----- Texto proporcionado -----
En fin: aquella era otra época. De la
selección española mejor ni hablemos. Un fracaso tras otro nos fueron curtiendo
a los aficionados en la espera de un triunfo de traca gorda que nunca llegaba.
Al venirme a estudiar a Sevilla
decidí ser también aficionado de otro equipo. La verdad es que, aconsejado
(cariñosa e insistentemente) por unos cuñados muy béticos, no tuve más remedio
que hacerme también del Real Betis Balompié.
No me costó mucho, pues me di cuenta
de que la afición de dicho club es una de las más peculiares de España. Ser
bético es ser sufridor por definición. Es, por eso, una escuela de vida, porque
este equipo es capaz de lo mejor y de lo peor de un partido a otro o incluso de
un minuto a otro.
Por eso el lema del Betis es “Viva el
Betis manque pierda”. Si pierde, no pasa nada. Los béticos no nos obsesionamos
por los resultados: un buen taconazo o una subida por la banda de Joaquín, el
capitán, ya nos conmueve. ¿Para qué más? En el fondo, es solo un gran juego.
Ser bético es casi lo mismo que ser
de Curro Romero. Como aquel currista que un día le gritó a su ídolo en
la Maestranza, en una de esas tardes terribles del maestro, ¡Curro, mañana va
a venir a verte tu p... madre! El mismo sujeto (un trastornao, así
los llaman en el coso sevillano), llevándose las dos manos al pecho y agachando
la cabeza como sollozando, añadió resignado a continuación: ¡Y yo también!
Ser bético, para muchos, supone también ser rival
encarnizado “del otro equipo de la ciudad” (así lo nombra alguno), pero a mí ya
no me llega a tanto la afición, o más bien, en este caso, la inquina.
Pero nada de todo
esto que llevo escrito es lo que yo quería contarles a ustedes, sino un dato
que me encontré por casualidad en Internet hace unos días mientras buscaba una
información sobre el “Eurobetis”.
Di con una página suelta
en Google Books de un libro titulado Morbo: The Story of Spanish Football (Morbo.
La historia del fútbol español), de Phil Ball. Es uno de los muchos
libros publicados en Inglaterra sobre la historia de nuestro balompié. Envidia
me da, por cierto, el interés de los ingleses por el devenir en otros países de
este deporte que ellos inventaron.
----- Filas de datos -----
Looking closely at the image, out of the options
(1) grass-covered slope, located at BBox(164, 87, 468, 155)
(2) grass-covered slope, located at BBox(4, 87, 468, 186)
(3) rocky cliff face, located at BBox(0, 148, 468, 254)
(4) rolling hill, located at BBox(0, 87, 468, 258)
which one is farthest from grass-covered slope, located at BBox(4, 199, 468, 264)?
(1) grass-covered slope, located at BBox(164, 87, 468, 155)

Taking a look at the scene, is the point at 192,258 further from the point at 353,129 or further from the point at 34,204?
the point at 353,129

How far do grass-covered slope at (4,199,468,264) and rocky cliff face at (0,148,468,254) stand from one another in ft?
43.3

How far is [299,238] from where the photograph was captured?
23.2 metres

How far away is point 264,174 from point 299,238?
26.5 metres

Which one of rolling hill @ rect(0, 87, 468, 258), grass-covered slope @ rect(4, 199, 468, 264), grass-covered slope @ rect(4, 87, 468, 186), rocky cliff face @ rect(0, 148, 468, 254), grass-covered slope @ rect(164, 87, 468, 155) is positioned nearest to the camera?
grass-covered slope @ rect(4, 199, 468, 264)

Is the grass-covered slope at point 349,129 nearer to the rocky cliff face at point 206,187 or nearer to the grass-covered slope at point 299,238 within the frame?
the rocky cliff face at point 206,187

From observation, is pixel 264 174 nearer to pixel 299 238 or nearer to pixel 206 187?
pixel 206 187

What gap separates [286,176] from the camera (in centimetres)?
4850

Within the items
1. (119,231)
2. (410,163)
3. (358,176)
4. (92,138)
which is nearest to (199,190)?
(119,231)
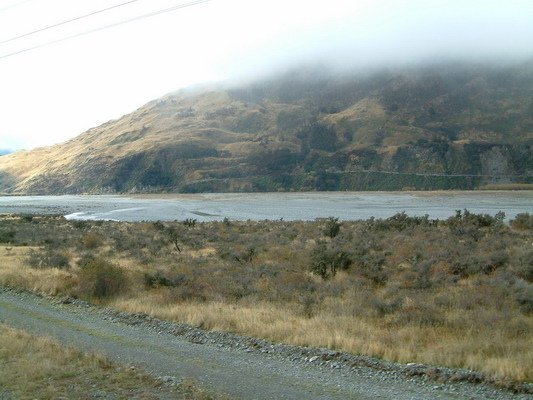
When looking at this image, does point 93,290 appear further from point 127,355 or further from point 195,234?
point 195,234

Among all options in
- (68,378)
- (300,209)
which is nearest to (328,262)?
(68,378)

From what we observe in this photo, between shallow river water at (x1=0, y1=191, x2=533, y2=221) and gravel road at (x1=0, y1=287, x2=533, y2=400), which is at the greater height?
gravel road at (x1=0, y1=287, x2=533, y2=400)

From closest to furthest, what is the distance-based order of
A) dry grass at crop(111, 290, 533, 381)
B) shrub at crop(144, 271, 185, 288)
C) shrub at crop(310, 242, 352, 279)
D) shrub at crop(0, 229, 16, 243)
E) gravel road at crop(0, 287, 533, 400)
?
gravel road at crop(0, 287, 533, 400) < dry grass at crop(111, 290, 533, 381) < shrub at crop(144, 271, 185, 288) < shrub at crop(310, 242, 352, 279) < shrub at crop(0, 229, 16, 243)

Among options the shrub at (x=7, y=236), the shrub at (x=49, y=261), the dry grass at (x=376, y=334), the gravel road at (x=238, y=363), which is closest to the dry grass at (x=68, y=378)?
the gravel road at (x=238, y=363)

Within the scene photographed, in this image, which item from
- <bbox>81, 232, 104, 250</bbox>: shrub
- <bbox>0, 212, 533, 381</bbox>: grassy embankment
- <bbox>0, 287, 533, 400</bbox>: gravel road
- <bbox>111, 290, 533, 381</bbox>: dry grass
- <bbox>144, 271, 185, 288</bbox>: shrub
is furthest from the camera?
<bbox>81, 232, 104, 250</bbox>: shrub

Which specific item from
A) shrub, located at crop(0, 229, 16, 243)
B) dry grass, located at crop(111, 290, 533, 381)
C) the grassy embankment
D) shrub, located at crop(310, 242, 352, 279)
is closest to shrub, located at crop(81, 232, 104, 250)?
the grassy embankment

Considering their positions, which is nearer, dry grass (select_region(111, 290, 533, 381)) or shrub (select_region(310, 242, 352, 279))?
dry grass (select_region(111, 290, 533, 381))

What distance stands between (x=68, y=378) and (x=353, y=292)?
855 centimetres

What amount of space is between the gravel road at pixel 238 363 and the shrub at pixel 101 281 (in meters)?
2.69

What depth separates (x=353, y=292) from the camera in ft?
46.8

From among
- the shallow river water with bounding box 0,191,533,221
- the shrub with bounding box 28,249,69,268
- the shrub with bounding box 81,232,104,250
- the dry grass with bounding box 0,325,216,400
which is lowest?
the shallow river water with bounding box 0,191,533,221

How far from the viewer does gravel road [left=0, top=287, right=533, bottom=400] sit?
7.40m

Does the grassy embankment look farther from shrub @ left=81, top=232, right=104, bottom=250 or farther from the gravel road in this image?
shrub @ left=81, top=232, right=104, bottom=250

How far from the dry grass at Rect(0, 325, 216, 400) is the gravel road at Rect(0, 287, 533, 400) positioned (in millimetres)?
-----
• Tus tareas:
- 1) Resume en una o dos frases el párrafo del texto sobre el Betis que empieza con «Por eso el lema del Betis es», sin dejar fuera sus datos principales.
- 2) Continúa el texto sobre el Betis desde su última frase.
El listado no tiene nada que ver con lo que se pide aquí.

• Respuestas del ejercicio:
- 1) El lema del Betis es «Viva el Betis manque pierda»: a los béticos no les obsesionan los resultados, y un buen taconazo o una subida por la banda de Joaquín, el capitán, ya les emociona, porque en el fondo es solo un gran juego.

- 2)
Ball explica en su
libro la curiosa temporada 1977-78 del Betis, en la que hizo un digno papel en
su primera aventura en Europa (en la entonces llamada Recopa).
El Eurobetis -así llamado por sus
aficionados cuando al final de la anterior temporada ganó el equipo la Copa del
Rey- eliminó al AC Milán y al Lokomotive Leipzig antes de caer ante el Dinamo
Moscú en los cuartos de final.
El partido de ida con el Dinamo en
Sevilla acabó 0-0 y el de vuelta tuvo que disputarse en Tiflis, la capital de
Georgia, debido a la intensas nevadas que habían caído en la capital de la
Unión Soviética.
El equipo tuvo que esperar sin comer,
tirado en el frío aeropuerto Sheremetyevo-2 de Moscú un avión a Georgia que
tardó una eternidad, con el consiguiente enfado del entrenador, que por entonces
era Rafael Iriondo, antiguo integrante de la segunda delantera histórica del
Athletic de Bilbao.
Los béticos siguen convencidos de que
todo aquello fue una emboscada muy bien preparada, lo que llevó al director
técnico del Betis de entonces a escribir una carta a Leónidas Brézhnev en la
que -dice Ball- “se quejaba de que un equipo con una tradición socialista tan profunda
no debería haber sido tratado de una forma tan mezquina”.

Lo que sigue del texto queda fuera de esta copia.